Les trois siècles de philosophie aristotélicienne que nous venons de parcourir ensemble [d’Andronicos de Rhodes à Alexandre d’Aphrodise, c’est-à-dire d’environ 70 av. J.-C. à environ 250 ap. J.-C.] […] ont été jusqu’ici bien trop insuffisamment explorés. Pourtant, mieux on apprend à les connaître, plus on s’aperçoit qu’ils ont été, pour l’histoire de l’aristotélisme, d’une importance capitale […]. Ce n’est pas la moindre surprise du médiéviste qui se penche sur ces trois siècles encore si mal connus, de constater que presque tout a été dit et répété bien avant le xiiie siècle[2].

Ce jugement de l’illustre spécialiste sur l’importance des trois premiers siècles de la tradition du commentaire aristotélicien vaut également, à plus forte raison, pour la suite de l’histoire du commentaire philosophique dans l’Antiquité, jusqu’à environ 600 ap. J.-C., et cela, tant sur Platon que sur Aristote.

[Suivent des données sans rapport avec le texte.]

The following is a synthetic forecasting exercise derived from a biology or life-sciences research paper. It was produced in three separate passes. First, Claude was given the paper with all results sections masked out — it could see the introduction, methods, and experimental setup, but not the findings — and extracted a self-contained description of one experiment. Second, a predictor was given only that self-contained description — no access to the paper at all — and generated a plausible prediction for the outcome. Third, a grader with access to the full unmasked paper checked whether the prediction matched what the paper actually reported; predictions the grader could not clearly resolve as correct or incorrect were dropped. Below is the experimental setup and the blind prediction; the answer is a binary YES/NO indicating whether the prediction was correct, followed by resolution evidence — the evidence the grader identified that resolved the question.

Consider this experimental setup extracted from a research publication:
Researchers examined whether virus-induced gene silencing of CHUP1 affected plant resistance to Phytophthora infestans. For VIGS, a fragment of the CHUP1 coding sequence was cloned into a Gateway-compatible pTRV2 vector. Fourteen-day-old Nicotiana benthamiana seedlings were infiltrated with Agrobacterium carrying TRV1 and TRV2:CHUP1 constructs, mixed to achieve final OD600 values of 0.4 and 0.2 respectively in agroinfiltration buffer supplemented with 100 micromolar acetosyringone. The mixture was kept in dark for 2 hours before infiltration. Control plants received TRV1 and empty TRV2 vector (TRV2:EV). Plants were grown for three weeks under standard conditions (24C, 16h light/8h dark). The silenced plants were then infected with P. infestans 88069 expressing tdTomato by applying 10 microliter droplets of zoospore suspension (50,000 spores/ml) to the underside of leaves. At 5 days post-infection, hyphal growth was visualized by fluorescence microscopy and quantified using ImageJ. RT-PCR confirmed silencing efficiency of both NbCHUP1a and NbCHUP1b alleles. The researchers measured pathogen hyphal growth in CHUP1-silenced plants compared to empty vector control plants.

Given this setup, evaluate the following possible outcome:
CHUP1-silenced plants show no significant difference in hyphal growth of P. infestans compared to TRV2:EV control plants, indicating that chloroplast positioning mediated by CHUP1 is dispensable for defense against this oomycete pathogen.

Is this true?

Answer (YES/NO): NO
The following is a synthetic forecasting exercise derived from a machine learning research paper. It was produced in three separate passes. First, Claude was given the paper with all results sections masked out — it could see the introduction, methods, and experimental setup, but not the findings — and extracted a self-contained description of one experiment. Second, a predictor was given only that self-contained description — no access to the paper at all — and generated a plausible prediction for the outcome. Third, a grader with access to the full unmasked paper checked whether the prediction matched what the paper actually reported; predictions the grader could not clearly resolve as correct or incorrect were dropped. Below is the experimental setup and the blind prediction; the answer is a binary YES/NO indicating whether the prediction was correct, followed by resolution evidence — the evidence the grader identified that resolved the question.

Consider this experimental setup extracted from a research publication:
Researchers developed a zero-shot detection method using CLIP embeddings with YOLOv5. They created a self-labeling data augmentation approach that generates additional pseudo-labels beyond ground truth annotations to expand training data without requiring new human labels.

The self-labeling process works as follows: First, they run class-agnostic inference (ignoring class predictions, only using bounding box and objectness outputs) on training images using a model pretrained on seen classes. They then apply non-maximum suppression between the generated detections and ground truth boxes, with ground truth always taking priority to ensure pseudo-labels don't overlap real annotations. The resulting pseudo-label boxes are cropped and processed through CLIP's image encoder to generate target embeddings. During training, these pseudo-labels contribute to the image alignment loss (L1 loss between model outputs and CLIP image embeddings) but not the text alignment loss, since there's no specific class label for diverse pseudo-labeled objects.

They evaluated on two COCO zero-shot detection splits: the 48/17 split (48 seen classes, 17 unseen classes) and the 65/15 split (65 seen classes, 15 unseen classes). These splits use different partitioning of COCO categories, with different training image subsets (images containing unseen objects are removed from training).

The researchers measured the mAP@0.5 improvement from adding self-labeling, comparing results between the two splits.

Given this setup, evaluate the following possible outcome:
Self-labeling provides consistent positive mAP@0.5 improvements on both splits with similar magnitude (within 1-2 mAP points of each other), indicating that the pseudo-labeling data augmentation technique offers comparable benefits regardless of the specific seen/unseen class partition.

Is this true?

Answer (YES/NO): NO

Depuis 1969, la recherche sur la tradition exégétique a fait des progrès considérables. Longtemps ignorée et peu prisée, la pensée de l’Antiquité tardive jouit depuis plusieurs années d’une popularité certaine chez les spécialistes de la philosophie ancienne. L’un des effets ainsi que l’une des causes de cette floraison est l’imposant projet, conçu en 1985 et dirigé depuis par Richard Sorabji, de traduire en langue anglaise la majorité des textes contenus dans les Commentaria in Aristotelem graeca (Berlin, 1882-1909)[3]. Plus de soixante-dix volumes ont paru jusqu’à présent dans l’Ancient Commentators on Aristotle Series, et trente-cinq environ restent à publier[4]. Ces traductions, accompagnées d’introductions et de notes explicatives fort utiles, ont stimulé et continuent de stimuler grandement la recherche, mais il reste encore bien des terres à explorer et à défricher, certains textes n’ayant pas encore été traduits, et la plupart demeurant insuffisamment commentés.

L’un des sujets à avoir le moins bénéficié de l’engouement actuel pour les commentateurs est celui des méthodes exégétiques. Telle est la problématique qui fait l’objet du présent numéro thématique, en deux volets, du Laval théologique et philosophique (le second volet paraîtra dans le numéro 3 de 2008)[5]. Riche de nombreuses études par des spécialistes canadiens et étrangers, ce numéro se propose de mettre en lumière, pour les diverses phases de la tradition ancienne et médiévale, certains des principaux procédés exégétiques qui ont donné lieu à la création, à l’élaboration et à la justification de doctrines philosophiques influentes. Il y est notamment question des manières dont les commentateurs éclairent et mettent à profit leurs sources, des finalités qui guident leurs explications et appropriations, de leur degré d’orthodoxie ou, au contraire, de critique assumée, explicitement ou non. Ces études sur les procédés exégétiques ont donc pour ambition de faire entrer en quelque sorte dans l’atelier du commentateur ancien ou médiéval. Par là, notre numéro thématique entend offrir des contributions originales à la recherche actuelle, doublées d’aperçus synthétiques de la recherche récente.

L’étude conjointe de Platon et du platonisme et celle d’Aristote et de l’aristotélisme (voire de ces deux traditions ensemble, jugées souvent encore incompatibles) constitue et constituera encore pour bien des années à venir un champ d’exploration de première valeur, et ce, non pas seulement sur le plan historique, mais également sur le plan philosophique et méta-herméneutique. Il n’y a plus lieu de douter de l’originalité philosophique des commentateurs, notamment néoplatoniciens (la dénomination moderne de « néoplatonicien » souligne d’ailleurs assez le caractère innovateur de leur contribution, qui prétendait pourtant à la plus stricte orthodoxie). De même, s’agissant de leurs méthodes exégétiques, indissociablement liées à leur engagement philosophique, le double défi s’offre à nous de mieux comprendre leurs modes de lecture, et de reconnaître en quoi ceux-ci sont parfois susceptibles de relativiser, de remettre en question et même d’enrichir notre façon de lire Platon et Aristote aujourd’hui.